Бинокль у меня был хороший. Покупал я его на свои деньги, поскольку наши штатные отечественные бинокли, что полагаются офицерам даже в спецназе, не всегда пригодны для выполнения боевых задач. Мой личный бинокль был китайским, но китайские изделия военного назначения не стоит сравнивать с китайским ширпотребом, что заполонил все рынки мира. Изделия военного назначения в Китае делать умеют. И тепловизор в бинокле работает качественно. А линзы у тепловизора наши, российские, из оптического германия. Такие линзы поставляются в Китай, поскольку в настоящее время Китай рассматривается больше, как союзник, нежели, как потенциальный противник. Короче говоря, я своим биноклем был доволен. Устроившись за камнем, я стал рассматривать американский лагерь в бинокль. К своему удивлению, не обнаружил там даже часового. Это могло говорить или о слабой подготовке спецназа, или об их необоснованной самоуверенности, или, предположим, о том, что грузинские пограничники внушили им мысль о безопасности жизни в приграничном районе, где давно уже не было никаких происшествий. Даже попыток перехода границы бандитами из Сирии или Ирака уже не было почти полгода. Но, если раньше, когда я смотрел невооруженным глазом, я не видел людей, то сейчас нашел пятерых. Похоже было, кстати, что они только недавно палатки покинули. Один – откровенный военный, возможно офицер или сержант. Четверо других были гражданскими. Один из них – широкоплечий гигант, атлет, которому другие, в том числе, и сержант, затылком только до плеча доставали, имел, видимо, очень плохое зрение, и носил очки. Тем не менее, постоянно спотыкался, и из-за этого ступал неуверенно, и даже шарахался из стороны в сторону. И вообще выглядел весьма неуклюже. Рядом с ним постоянно находился щуплый вертлявый и суетливый человек, как мне показалось, повар, потому что бегал он вокруг костра, который развел вместе с гигантом, и что-то засыпал в большой котел, подвешенный на перекладину, проброшенную над костром между двух треног. Еще двое занимались с какими-то мне неизвестными приборами. Сначала просто ходили вокруг своего лагеря, что-то замеряли, потом подключили приборы к ноутбуку, и склонились над монитором, изучая полученные данные. Потом гиганта позвали, и он вместе с ними эти данные смотрел.

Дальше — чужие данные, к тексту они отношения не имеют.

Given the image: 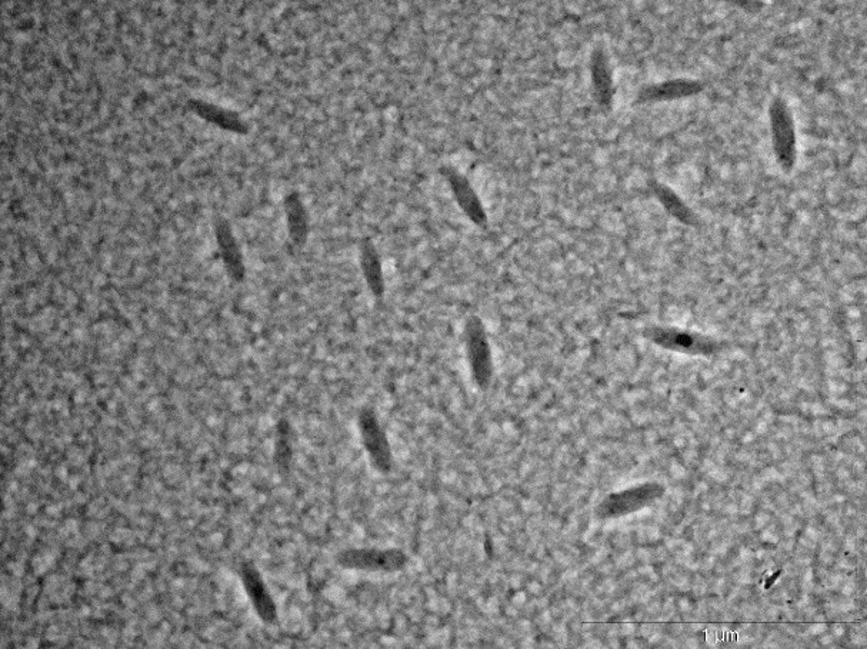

– Вас вызывают на связь, – предупредил меня шлем. – Соединять?
– Соединяй. – неохотно оторвался я от бинокля.
Для квантовой связи были нехарактерны обычные шумы и помехи аналоговой связи.
– Товарищ старший лейтенант, – раздался сразу голос старшего сержанта Камнеломова. – Слышите меня?
– Слушаю, Коля.
– Для вас сообщение от майора Сухорукова. К нам товарищ майор пришел. Просит предоставить ему связь.
– Шлем ему не передавай ни в коем случае, просто передай его сообщение.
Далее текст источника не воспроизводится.